Ich finde das gewagt und mutig. Ich bin sehr gespannt, was für ein Publikum sich da zusammenfindet, ob es nur Freunde des Hauses sind oder auch andere Leute. Ich mache es gerne, bin neugierig und „komm´aus dem Staunen nicht heraus“.

Info:

Service

Kammersängerin Brigitte Fassbaender liest morgen Abend um 18 Uhr bei den Stefan Mickisch Musik Festspielen in Schwandorf aus ihren Memoiren " Komm´aus dem Staunen nicht heraus". Eintritt 50 Euro, limitierte Plätze, Reservierung unter festspiele[at]mickisch[dot]de.

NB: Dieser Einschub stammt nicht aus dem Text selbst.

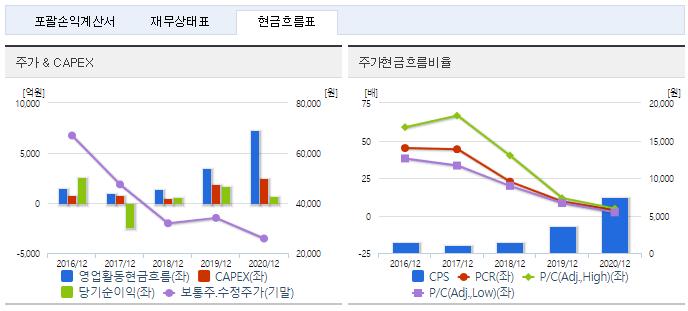한국항공우주 재무정보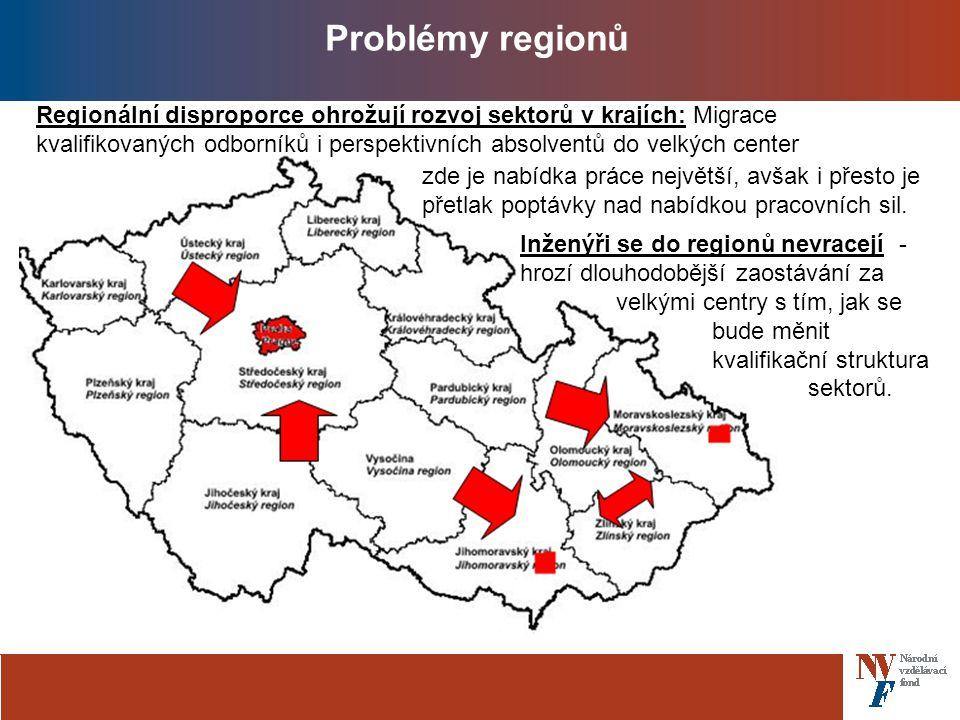 Problémy regionů Regionální disproporce ohrožují rozvoj sektorů v krajích: Migrace kvalifikovaných odborníků i perspektivních absolventů do velkých center zde je nabídka práce největší, avšak i přesto je přetlak poptávky nad nabídkou pracovních sil.
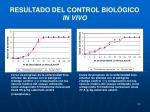 resultado del control biol gico in vivo1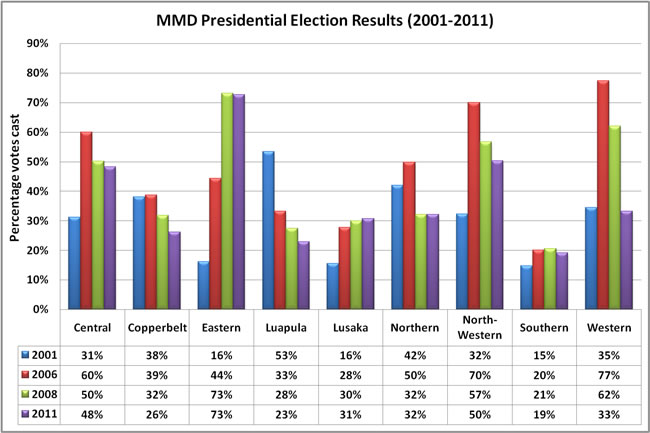 MMD presidential results 2001-2011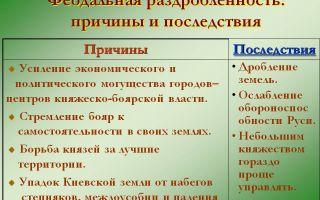 Феодальная раздробленность на руси: причины и следствия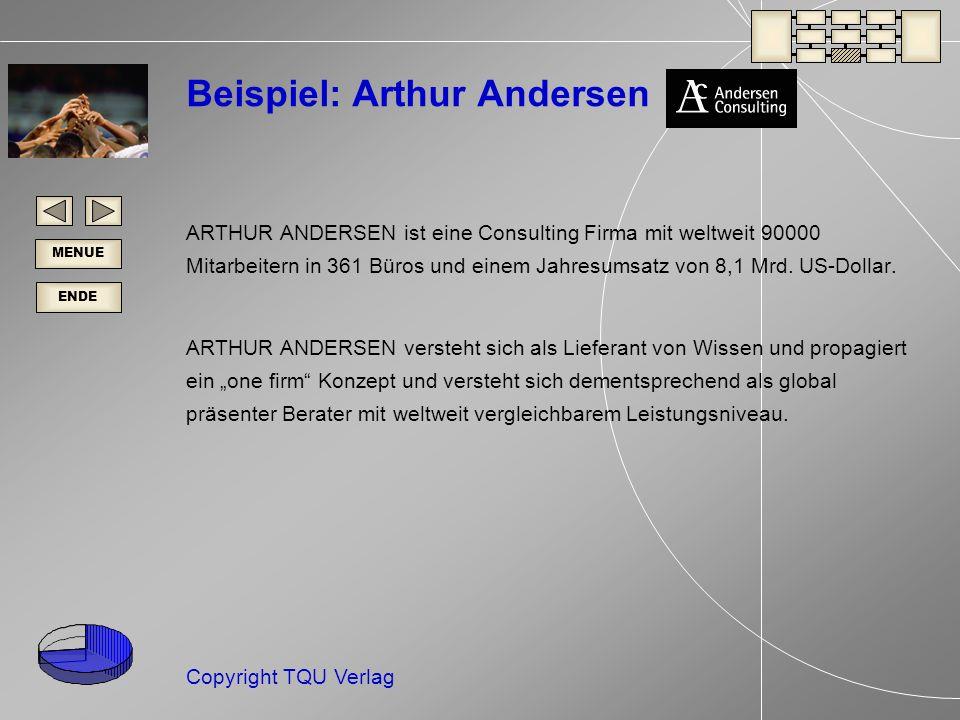 ENDE MENUE Copyright TQU Verlag Beispiel: Arthur Andersen ARTHUR ANDERSEN ist eine Consulting Firma mit weltweit 90000 Mitarbeitern in 361 Büros und einem Jahresumsatz von 8,1 Mrd.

Die Autobiografie "Komm´aus dem Staunen nicht heraus", 381 Seiten mit 49 Abbildungen, Hardcover, ist am 15. Oktober im C.H.Beck Verlag erschienen und kostet 26,95 Euro.

Info:

Zur Person

Brigitte Fassbaender wurde in Berlin als Tochter der Schauspielerin Sabine Peters und des Baritons Willi Domgraf-Fassbaender geboren. Bereits als 21-Jährige erhielt sie ein Engagement an der Münchner Staatsoper. Als gefragte Mezzosopranistin im Opern-, Konzert- und Liedfach war sie auf allen großen Bühnen der Welt zu Gast. 1994 beendete sie ihre aktive Karriere als Sängerin und widmete sich fortan Tätigkeiten als Gesangspädagogin, Operndirektorin, Regisseurin, Librettistin und Intendantin. Von 2009 bis 2017 war sie künstlerische Leiterin der Richard-Strauss-Festspiele in Garmisch-Partenkirchen, seit 2002 leitet sie den Eppaner Liedsommer. Zu ihren zahllosen Auszeichnungen zählt die Berufung zur Bayerischen Kammersängerin, der Orden Pour le Mérite für Wissenschaft und Künste, das Bundesverdienstkreuz 1. Klasse mit Stern und der Echo Klassik für das Lebenswerk.